Oracle’s massive $300 billion infrastructure deal with OpenAI—once hailed as a bold leap into the AI future—is now attracting scrutiny, with analysts warning that the company may already be “underwater” on the agreement. The deal, centered on building enormous AI data centers and supplying large-scale compute for OpenAI’s next-generation models, is proving far costlier and riskier than initially projected.
The root concern lies in what experts are calling AI’s “reverse Midas effect”: everything big tech touches in generative AI turns into massive expense rather than profit. Despite soaring demand for AI capabilities, the economics of training, running, and maintaining advanced models remain brutal—characterized by astronomical hardware costs, extreme energy consumption, and rapidly escalating capacity requirements.
Oracle’s partnership commits it to building multi-gigawatt data centers and purchasing cutting-edge chips at unprecedented scale. But with OpenAI’s compute needs ballooning faster than revenue projections, Oracle’s financial exposure is expanding at a rate that some industry observers believe is unsustainable. Even OpenAI has publicly acknowledged the strain of rising infrastructure costs, despite backing from Microsoft, SoftBank, and other major investors.
Critics argue that the AI industry is entering a dangerous cycle: hyperscalers pour billions into infrastructure for models that require even more billions to operate, creating a circular economy of spending without proportional returns. For Oracle, which is still working to catch up with AWS, Azure, and Google Cloud, the risk is particularly acute.
While the company hopes the OpenAI partnership will secure long-term dominance in AI cloud services, the immediate reality is sobering: the cost of powering the AI revolution may be outpacing the profits it promises.

_____

Reproduce, word for word, the part of the Oracle article that begins with the words containing "While the company" and ends with "profits it promises.". The entries after this point were drawn from a different source than the Oracle article.

_____

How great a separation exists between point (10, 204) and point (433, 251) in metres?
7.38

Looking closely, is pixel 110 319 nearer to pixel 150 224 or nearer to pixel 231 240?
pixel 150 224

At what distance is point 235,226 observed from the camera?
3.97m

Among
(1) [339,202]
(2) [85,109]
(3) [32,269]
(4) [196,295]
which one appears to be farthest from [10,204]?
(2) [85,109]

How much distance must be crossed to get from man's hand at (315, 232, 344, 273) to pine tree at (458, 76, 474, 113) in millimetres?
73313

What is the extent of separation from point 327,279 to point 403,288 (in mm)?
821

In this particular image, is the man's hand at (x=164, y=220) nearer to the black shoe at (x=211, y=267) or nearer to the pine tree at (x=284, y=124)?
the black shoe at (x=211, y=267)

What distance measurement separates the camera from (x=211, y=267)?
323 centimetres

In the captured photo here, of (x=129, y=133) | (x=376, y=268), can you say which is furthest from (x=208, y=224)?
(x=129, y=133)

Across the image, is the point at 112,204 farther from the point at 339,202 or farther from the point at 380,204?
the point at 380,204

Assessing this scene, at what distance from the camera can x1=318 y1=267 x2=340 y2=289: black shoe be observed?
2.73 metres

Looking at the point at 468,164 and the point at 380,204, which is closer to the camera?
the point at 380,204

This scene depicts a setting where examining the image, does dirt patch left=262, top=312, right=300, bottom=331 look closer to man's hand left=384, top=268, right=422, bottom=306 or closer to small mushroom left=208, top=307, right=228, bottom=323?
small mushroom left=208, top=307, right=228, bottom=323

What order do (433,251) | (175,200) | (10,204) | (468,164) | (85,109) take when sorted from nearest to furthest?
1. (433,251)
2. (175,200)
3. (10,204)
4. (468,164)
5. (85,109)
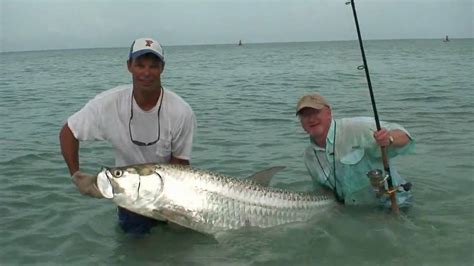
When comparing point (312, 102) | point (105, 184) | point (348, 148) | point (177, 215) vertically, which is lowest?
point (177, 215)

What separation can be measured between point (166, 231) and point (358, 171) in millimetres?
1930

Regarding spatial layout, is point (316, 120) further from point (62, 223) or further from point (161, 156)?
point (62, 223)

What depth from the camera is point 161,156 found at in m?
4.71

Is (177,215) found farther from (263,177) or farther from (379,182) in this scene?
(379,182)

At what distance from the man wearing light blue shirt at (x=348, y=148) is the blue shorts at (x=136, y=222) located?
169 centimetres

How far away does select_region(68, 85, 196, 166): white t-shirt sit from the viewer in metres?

_____

Response area:
While the company hopes the OpenAI partnership will secure long-term dominance in AI cloud services, the immediate reality is sobering: the cost of powering the AI revolution may be outpacing the profits it promises.